(EXTRACTED ENTRIES Opens)
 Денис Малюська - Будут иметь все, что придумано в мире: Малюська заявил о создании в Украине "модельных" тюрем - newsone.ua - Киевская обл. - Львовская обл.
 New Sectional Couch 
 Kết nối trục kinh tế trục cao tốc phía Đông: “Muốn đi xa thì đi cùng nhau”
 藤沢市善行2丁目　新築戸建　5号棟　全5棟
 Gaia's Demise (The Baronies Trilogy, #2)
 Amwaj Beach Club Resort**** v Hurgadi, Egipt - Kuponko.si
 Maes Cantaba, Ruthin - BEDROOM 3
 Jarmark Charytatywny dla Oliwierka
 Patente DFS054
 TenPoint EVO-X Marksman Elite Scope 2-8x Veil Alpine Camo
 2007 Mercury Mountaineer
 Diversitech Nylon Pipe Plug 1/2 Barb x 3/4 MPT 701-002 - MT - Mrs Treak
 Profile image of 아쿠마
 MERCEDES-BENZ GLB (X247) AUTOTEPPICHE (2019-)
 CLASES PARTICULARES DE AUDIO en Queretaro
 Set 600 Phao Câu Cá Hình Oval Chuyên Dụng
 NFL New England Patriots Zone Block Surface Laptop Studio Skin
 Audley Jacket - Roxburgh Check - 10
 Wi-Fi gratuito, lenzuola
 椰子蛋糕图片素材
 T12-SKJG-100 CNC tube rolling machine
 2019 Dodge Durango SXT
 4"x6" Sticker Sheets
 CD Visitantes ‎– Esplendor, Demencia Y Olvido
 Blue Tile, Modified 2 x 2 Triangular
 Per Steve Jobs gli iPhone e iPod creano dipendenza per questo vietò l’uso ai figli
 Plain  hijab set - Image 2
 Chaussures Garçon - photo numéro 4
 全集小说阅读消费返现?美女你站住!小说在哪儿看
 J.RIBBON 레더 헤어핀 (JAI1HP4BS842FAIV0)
(EXTRACTED ENTRIES Closes)
- [TASK GOAL] Copy out every row above, changing "Couch" to "Sofa" and keeping everything else the same.

- [RESPONSE TO THE TASK]
 Денис Малюська - Будут иметь все, что придумано в мире: Малюська заявил о создании в Украине "модельных" тюрем - newsone.ua - Киевская обл. - Львовская обл.
 New Sectional Sofa 
 Kết nối trục kinh tế trục cao tốc phía Đông: “Muốn đi xa thì đi cùng nhau”
 藤沢市善行2丁目　新築戸建　5号棟　全5棟
 Gaia's Demise (The Baronies Trilogy, #2)
 Amwaj Beach Club Resort**** v Hurgadi, Egipt - Kuponko.si
 Maes Cantaba, Ruthin - BEDROOM 3
 Jarmark Charytatywny dla Oliwierka
 Patente DFS054
 TenPoint EVO-X Marksman Elite Scope 2-8x Veil Alpine Camo
 2007 Mercury Mountaineer
 Diversitech Nylon Pipe Plug 1/2 Barb x 3/4 MPT 701-002 - MT - Mrs Treak
 Profile image of 아쿠마
 MERCEDES-BENZ GLB (X247) AUTOTEPPICHE (2019-)
 CLASES PARTICULARES DE AUDIO en Queretaro
 Set 600 Phao Câu Cá Hình Oval Chuyên Dụng
 NFL New England Patriots Zone Block Surface Laptop Studio Skin
 Audley Jacket - Roxburgh Check - 10
 Wi-Fi gratuito, lenzuola
 椰子蛋糕图片素材
 T12-SKJG-100 CNC tube rolling machine
 2019 Dodge Durango SXT
 4"x6" Sticker Sheets
 CD Visitantes ‎– Esplendor, Demencia Y Olvido
 Blue Tile, Modified 2 x 2 Triangular
 Per Steve Jobs gli iPhone e iPod creano dipendenza per questo vietò l’uso ai figli
 Plain  hijab set - Image 2
 Chaussures Garçon - photo numéro 4
 全集小说阅读消费返现?美女你站住!小说在哪儿看
 J.RIBBON 레더 헤어핀 (JAI1HP4BS842FAIV0)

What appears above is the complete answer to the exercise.